I was filming the six months that followed the referendum and I couldn’t believe at that point it felt like Northern Ireland was still being ignored (as it definitely was in London press before the referendum). Filming Brexitannia was my first time in NI and it’s made a lasting impression on me – in regards to the density of history there and the short-sightedness of mainland politics.

Another surprising thing is also of course a lot of evangelicals voting out, as a single currency shared between multiple nation states is meant to be a signifyer of the beginning of the end of days. Satan is meant to come from there. This wasn’t a one off thing, I heard this from a variety of people, either believers or their family over the shooting time.

What was the editing process like? Presumably there was a lot more footage than what was shown on screen – how did you go about deciding what quotes went into the film, and how they complimented each other?

We edited initially from transcripts, and we edited whilst shooting so I could get in the car and find what the narrative was missing. But this is also a very difficult question to answer, editing is an emotive process, you feel a film as you cut it until it feels right. It’s very difficult to explain, but it’s quite like making music.

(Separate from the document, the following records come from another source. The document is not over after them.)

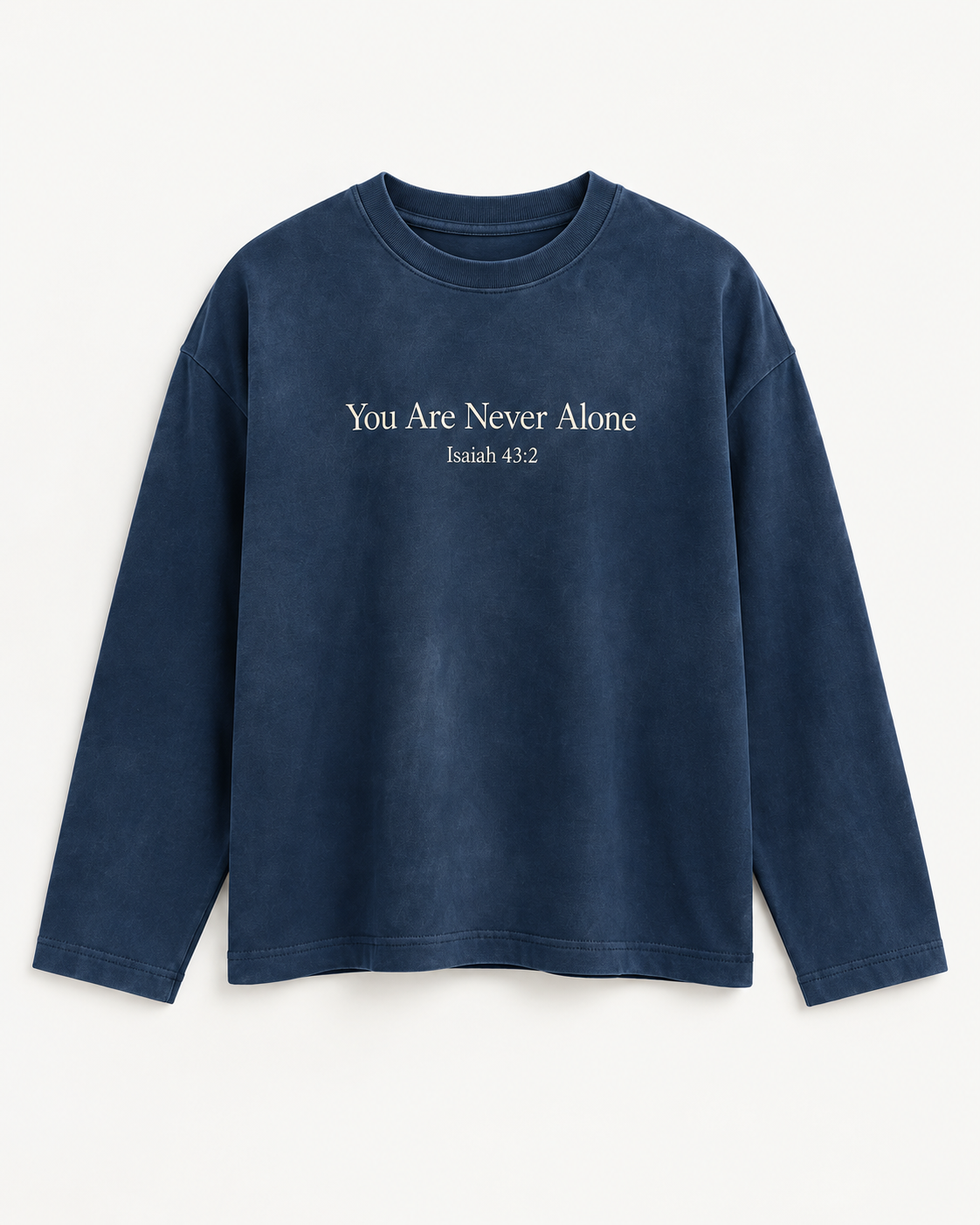 You Are Never Alone — Isaiah 43:2 Long Sleeve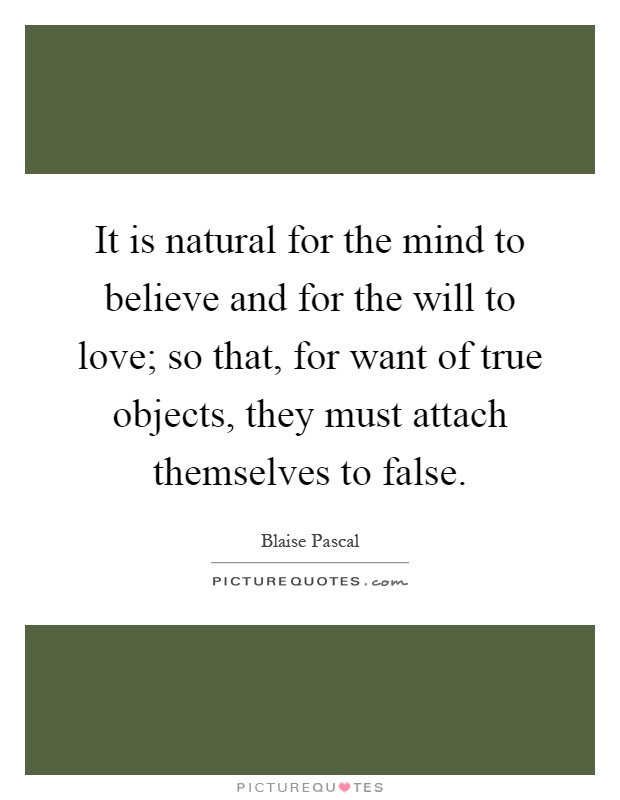 It is natural for the mind to believe and for the will to love; so that, for want of true objects, they must attach themselves to false Picture Quote #1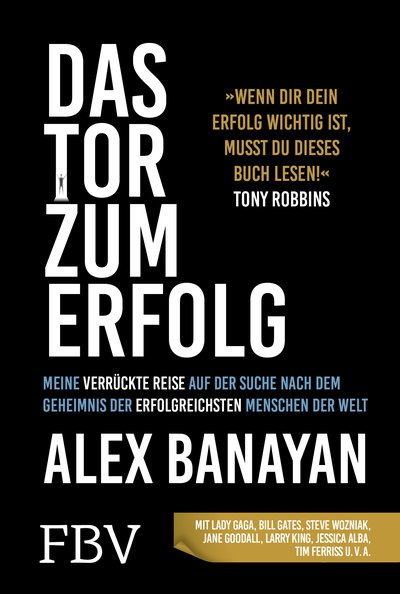 Das Tor zum Erfolg - Meine verrückte Reise auf der Suche nach dem Erfolgsgeheimnis der erfolgreichsten Menschen der Welt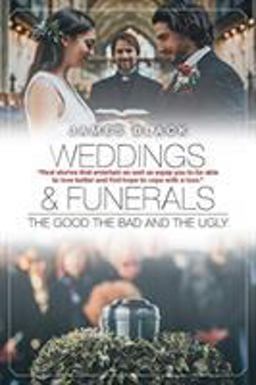 Weddings and Funerals... the Good the Bad and the Ugly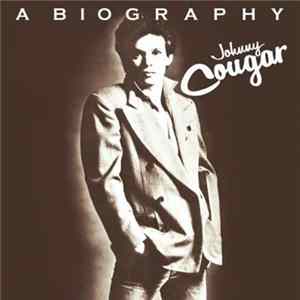 Johnny Cougar - A Biography FLAC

What were the main contrasts you found when making ‘The People’ section and ‘The Experts’ Section?

The Expert section is needed in one way to be a frame to the 52 minutes that we’ve just seen before in the The People section – but it’s also a false ending. The real ending is impossible for now, the montage that separates the two should end and we shouldn’t see Noam Chomsky – it should instead say “Twenty Years Later”. That’s where the real movie is, in that collapsing of time. So, let’s talk more about it in 18 years.

That being said though, for this moment, politically – what those experts are saying is enormously important. It’s also the only time the film becomes one of directly articulated activist doc, and it’s needed to comment on the multifaceted nature of a film as “big” in themes as Brexitannia is.

“Editing is an emotive process, you feel a film as you cut it until it feels right. It’s very difficult to explain, but it’s quite like making music”

There’s a rather beautiful montage of contemporary Britain that connects the two sections of the film together, showing a country divided by the vote, but linked in so many other ways by everyday life. How important was it for you to have this connecting thread between the two?

For a lot of people, especially some Brits, the first part of my film is quite an emotive experience. The montage for me that ends the first part is mostly there for people to be able to take a breath.

What do you hope people will take from watching Brexitannia? 

The diversity of opinions in the film becomes a litmus test of sorts for the audience. The film has garnered praise and anger from both left and right wing people. I make films that hopefully give people an emotional response and here, maybe, I hope the film makes people think about themselves as a collective part of an enormous group of people, a nation, a planet, to think about the state of things, the suicidal nature of our economic and foreign policy – and what that is doing to us individually. It’s depressing, but you can push past depression if you really work on it. But if you ignore it, it’ll kill you eventually.